By Doug Wilson
Bill Brady, the Republican nominee for Illinois governor, prefers to see challenges as opportunities.
By that measure, he said Illinois has "the greatest opportunity of any state in the nation."
With more than $70 billion in unfunded pension obligations, another $20 billion in bonded debt and about $5 billion in unpaid bills, Brady said it is no wonder Illinois has the worst bond rating in the nation.
The first step in recovering fiscal health is to "stop the bleeding."
"We can't afford to let Illinois keep spending beyond its means," Brady said during a campaign stop Monday in Quincy.
A state senator and business owner from Bloomington, Brady said he would run the state like a business, trimming expenses that have built up during the past eight years. He has pledged to cut 10 percent of state spending and balance the budget in his first year, but offered no specifics on how plans to achieve those goals and work to eliminate a $13 billion state budget deficit.
When challenged on whether 10 percent funding cuts would cripple schools, Brady would only say putting professionals in leadership will help. He suggested that employees who agree to forgo pay raises could help school districts. He did not say how that would help school districts recoup money they are owed by the state -- $5.8 million for Quincy Public Schools alone -- or offset earlier education cuts, including a 42 percent reduction in transportation funding announced last week by Gov. Pat Quinn.
During a later stop, Brady pledged to eliminate the Illinois State Board of Education, trimming about half of the $80 million that currently goes to that agency.

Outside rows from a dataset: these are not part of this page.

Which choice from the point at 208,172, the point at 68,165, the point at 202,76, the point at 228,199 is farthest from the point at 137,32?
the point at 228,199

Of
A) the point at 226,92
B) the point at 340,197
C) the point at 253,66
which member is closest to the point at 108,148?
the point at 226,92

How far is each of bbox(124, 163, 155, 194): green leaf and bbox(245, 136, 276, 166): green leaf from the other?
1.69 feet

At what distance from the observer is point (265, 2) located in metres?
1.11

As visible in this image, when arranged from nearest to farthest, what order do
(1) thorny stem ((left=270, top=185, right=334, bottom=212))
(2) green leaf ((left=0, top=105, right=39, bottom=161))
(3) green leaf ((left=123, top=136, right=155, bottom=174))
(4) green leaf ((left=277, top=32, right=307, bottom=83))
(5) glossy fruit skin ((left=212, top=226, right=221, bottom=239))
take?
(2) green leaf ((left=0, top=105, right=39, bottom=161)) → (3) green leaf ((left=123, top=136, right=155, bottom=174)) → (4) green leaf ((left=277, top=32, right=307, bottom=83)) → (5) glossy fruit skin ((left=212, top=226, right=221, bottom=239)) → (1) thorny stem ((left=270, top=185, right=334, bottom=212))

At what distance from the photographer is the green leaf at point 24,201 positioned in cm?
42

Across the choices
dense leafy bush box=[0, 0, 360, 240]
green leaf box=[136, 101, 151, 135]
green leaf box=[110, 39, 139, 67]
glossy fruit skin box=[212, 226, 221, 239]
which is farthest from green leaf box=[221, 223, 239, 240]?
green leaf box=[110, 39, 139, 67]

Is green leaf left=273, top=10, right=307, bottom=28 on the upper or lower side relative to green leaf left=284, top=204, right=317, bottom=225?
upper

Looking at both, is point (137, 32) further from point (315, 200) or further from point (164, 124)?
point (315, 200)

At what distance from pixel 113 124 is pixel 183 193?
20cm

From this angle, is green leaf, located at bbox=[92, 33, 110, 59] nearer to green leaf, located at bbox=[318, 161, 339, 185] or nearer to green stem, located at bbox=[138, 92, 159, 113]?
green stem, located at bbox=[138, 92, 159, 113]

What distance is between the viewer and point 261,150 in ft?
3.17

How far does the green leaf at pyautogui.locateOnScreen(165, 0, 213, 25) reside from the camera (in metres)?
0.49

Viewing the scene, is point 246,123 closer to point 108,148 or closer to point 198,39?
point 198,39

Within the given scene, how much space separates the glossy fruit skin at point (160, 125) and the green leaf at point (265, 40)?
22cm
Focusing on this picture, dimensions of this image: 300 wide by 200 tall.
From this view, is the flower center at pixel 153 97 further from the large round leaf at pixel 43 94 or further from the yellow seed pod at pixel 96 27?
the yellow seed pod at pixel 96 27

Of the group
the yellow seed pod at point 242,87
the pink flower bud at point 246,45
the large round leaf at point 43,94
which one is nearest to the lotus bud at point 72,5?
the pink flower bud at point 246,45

Earlier this year, former GOP Gov. Jim Edgar called Brady's budget plan "simplistic" and "naive." Edgar has said the state must cut spending and then increase taxes. A disastrous fiscal situation in the early 1990s forced the Republican governor to make drastic cuts and make permanent a temporary income tax increase.

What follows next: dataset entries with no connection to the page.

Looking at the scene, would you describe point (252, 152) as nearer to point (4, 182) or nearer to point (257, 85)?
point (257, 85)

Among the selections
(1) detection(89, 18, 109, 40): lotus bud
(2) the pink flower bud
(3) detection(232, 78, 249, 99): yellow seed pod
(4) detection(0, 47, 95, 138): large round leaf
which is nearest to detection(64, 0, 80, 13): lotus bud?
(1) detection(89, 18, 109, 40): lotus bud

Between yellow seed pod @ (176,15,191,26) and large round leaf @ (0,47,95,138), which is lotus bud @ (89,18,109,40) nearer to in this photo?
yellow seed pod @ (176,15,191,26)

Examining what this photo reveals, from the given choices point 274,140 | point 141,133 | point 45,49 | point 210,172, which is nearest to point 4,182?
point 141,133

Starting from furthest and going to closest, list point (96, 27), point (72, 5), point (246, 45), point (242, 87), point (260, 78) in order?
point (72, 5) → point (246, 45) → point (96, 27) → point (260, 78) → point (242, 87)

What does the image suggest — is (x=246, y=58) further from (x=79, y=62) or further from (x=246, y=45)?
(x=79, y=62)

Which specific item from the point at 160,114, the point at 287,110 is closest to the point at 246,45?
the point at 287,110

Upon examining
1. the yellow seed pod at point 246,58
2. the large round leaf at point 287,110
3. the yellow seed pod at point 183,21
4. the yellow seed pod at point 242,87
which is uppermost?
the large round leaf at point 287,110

"If we root out corruption and fraud and abuse ... we can have better government, with 90 cents on the dollar, than we have now," Brady said.

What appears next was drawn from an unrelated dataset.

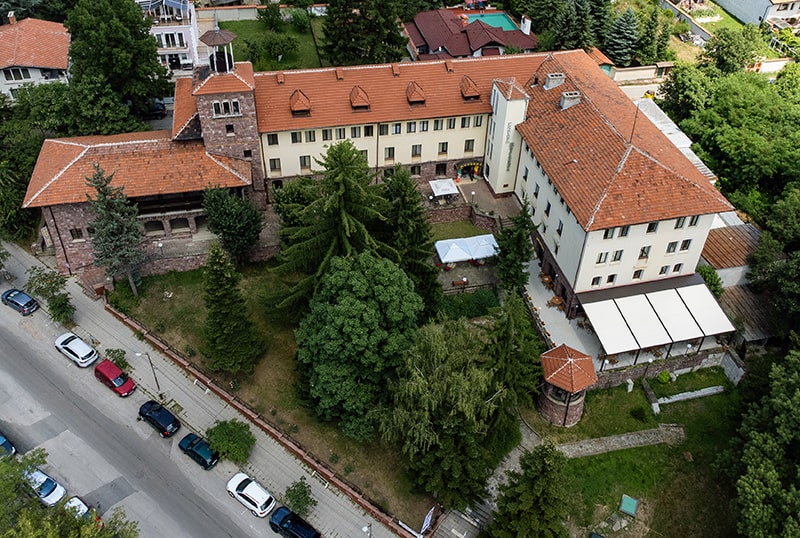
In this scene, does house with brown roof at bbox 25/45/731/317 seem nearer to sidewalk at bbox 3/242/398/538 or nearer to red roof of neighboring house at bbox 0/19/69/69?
sidewalk at bbox 3/242/398/538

Cost-cutting moves will occupy the first year if Brady is elected, he said. But to restore Illinois to fiscal health, he said a lot of business-friendly reforms will also be needed. Workers compensation needs to be fixed, because it currently costs twice as much as some surrounding states, Brady said. He also wants to see medical malpractice claims reduce, wants to eliminate Illinois estate taxes and would cut the regulations that make it hard to create ethanol and biodiesel facilities or coal mines.
Brady said each of those things will reduce some of the disincentives to job creation in Illinois. Brady said the next step will be to provide incentives such a $2,100 tax credit for each new job created by a business.
"That's half of the $4,200 that gets paid in to the state in new revenue the first year a job is created. That's part of what it's going to take to bring back the 700,000 jobs the state has lost in the past 10 years," Brady said.
Brady said Democratic nominee Quinn's plan for an income tax hike would be "a job killer."
Quinn's campaign spokesman could not immediately be reached for a comment but has previously said that Brady's 10 percent budget cuts would be harmful to Illinois and its citizens.
Brady's first local campaign stop of the day was at Industrial Support Services, where company president Nick Lansing is working to rebuild the jobs that were lost in recent years. At one time ISS had nearly 400 employees, but now has 42 workers on payroll. Lansing showed Brady how some new product lines hold promise for the company.
Kim Maisch, state director for the National Federation of Independent Business, also announced the NFIB's political action committee's endorsement of Brady.
"He has a 96 percent lifetime voting record of supporting business" and 93 percent of the NFIB's Illinois members urged support for Brady, Maisch said.
During a luncheon meeting at Knapheide Manufacturing, Brady spoke to local business leaders.
He got his loudest applause of the day while promising to end the atmosphere of corruption in Springfield.
"Yes I will live in the governor's mansion if you so choose to put me there. But I promise you that will be the only form of government housing I will accept. I'll refuse to go anywhere they have bars," Brady said.